** Source passage **
----
Friday, January 6, 2012

Obama's "Recess Appointments"

One of the initial things that caused me to start this, is Obama’s "recess appointments" to the “Consumer Financial Protection Bureau” (CFPB) and the “National Labor Relations Board” (NLRB).  So lets start with what is a “recess appointment”.  The President in the constitution Article II, section 2, says the president “shall nominate, and by and with the Advice and Consent of the Senate, shall appoint Ambassadors, other public Ministers and Consuls, Judges of the supreme Court, and all other Officers of the United States, whose Appointments are not herein otherwise provided for, and which shall be established by Law”, the key part here is the “with the Advice and Consent of the Senate” which means that the President picks a person to nominate, and then the senate confirms that person to the position.  Now the “recess appointment” is the next part which reads “The President shall have Power to fill up all Vacancies that may happen during the Recess of the Senate, by granting Commissions which shall expire at the End of their next Session.”  You see originally congress would meet and then it would go back home for a bit before coming back, because this travel was on horseback it would take a week to travel and congress might not be around for months (and could not be called into session).  This recess appointment power was given to the president so that he may have the power to fill any critical positions needed while the senate wasn’t around.
----
Records from a dataset

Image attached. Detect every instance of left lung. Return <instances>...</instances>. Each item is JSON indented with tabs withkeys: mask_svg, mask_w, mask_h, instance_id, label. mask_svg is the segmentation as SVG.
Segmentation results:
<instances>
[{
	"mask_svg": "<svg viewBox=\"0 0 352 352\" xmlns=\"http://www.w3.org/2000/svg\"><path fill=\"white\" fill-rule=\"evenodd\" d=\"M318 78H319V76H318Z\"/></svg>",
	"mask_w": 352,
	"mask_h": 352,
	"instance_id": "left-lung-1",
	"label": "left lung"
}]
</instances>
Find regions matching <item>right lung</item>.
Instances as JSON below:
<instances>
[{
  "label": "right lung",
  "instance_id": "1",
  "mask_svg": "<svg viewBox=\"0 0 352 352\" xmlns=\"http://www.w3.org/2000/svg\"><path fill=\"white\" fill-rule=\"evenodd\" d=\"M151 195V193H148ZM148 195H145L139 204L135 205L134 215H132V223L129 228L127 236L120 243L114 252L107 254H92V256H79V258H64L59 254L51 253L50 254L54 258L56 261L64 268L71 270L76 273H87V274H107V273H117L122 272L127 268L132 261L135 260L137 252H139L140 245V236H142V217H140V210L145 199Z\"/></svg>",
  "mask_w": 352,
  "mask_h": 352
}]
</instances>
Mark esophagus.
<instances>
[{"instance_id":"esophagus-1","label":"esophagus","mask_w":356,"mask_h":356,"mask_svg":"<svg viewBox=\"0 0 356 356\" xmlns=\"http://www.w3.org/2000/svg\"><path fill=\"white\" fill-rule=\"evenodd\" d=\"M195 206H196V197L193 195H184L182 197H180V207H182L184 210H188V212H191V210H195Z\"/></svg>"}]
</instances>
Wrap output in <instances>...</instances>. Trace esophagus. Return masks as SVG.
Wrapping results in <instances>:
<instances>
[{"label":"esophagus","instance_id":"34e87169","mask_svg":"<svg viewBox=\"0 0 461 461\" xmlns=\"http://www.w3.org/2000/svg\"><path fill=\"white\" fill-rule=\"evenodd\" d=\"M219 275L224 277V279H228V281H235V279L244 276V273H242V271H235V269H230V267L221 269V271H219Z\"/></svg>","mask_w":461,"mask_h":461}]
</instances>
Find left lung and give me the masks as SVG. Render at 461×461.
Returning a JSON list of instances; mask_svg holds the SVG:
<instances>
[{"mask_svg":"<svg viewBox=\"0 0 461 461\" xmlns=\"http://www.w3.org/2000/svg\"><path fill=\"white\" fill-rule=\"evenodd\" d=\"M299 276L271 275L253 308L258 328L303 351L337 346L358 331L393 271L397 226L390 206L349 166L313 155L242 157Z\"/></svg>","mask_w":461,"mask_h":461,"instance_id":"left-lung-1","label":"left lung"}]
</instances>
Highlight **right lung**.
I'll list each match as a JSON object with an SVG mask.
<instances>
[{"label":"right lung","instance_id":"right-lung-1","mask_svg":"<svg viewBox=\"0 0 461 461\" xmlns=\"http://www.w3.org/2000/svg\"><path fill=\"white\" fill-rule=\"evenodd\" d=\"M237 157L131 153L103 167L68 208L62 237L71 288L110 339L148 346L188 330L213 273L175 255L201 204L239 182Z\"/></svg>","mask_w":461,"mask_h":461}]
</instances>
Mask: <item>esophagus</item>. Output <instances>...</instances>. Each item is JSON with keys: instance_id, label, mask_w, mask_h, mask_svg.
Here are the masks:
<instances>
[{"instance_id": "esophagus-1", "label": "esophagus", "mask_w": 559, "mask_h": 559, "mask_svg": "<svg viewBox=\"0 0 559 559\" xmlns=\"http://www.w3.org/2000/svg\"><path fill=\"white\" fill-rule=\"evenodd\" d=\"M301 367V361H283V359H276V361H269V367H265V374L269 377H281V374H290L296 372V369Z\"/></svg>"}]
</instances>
----
** Given instruction **
Condense the paragraph of the recess appointments post that begins "One of the initial things" into a short bulleted list that keeps its main facts.

** Result of this task **
- Obama's recess appointments to the Consumer Financial Protection Bureau (CFPB) and the National Labor Relations Board (NLRB) were among the first things that prompted the writer to start.
- Under Article II, Section 2 of the Constitution, the president nominates ambassadors, public ministers, consuls, Supreme Court judges and other U.S. officers, and appoints them "with the Advice and Consent of the Senate." The president picks the nominee, and the Senate confirms that person.
- The same section lets the president fill vacancies that occur during a Senate recess by granting commissions that expire at the end of the Senate's next session.
- Originally, Congress met and then went home for a time. Travel by horseback took about a week, so Congress might be away for months and could not be called back into session.
- The recess appointment power let the president fill critical positions while the Senate was away.